My -egen- function works for me. Any alleged pickyness with Mata and
-if- cannot possibly bite you as my Mata code makes no use of -if-.
What's much (enormously) more likely is that the code has got mangled
somewhere en route. For example, the version in the Statalist archives
at Harvard has a split line, as has the version below.
As SSC is frozen in Kit's absence (see earlier today) I will send copies
of files directly to Jessica.
Nick
[email protected]
Jessica Looze
Thank you Nick and Scott for your suggestions. I tried Nick's
suggestion first, as an egen command seems the more efficient of the
two. However, when I entered the command
egen nvals = rownvals(emp1_97 emp2_97 emp3_97 emp1_98 emp2_98 emp_98)

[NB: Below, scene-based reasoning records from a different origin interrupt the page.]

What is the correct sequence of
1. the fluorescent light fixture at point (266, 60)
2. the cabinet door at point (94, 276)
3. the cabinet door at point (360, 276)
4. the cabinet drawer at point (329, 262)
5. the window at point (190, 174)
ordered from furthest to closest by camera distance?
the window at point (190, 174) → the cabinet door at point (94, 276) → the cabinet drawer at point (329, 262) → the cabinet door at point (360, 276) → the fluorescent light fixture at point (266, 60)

(after saving Nick's ado files of course) I received the error message
unexpected end of line
<istmt> incomplete
r(3000);
Unsure what this meant, I did a search and found a reference to this
message in an archived Statalist coversation.
http://www.stata.com/statalist/archive/2006-04/msg00434.html
This discussion seems to indicate that this message has to do with the
pickyness of Mata when "if" is involved. I am not very advanced at
writing programs, so looking through your programs Nick, I am
uncertain how to tweak it (if tweaking is even the issue). Maybe there
is something else I need to be doing here?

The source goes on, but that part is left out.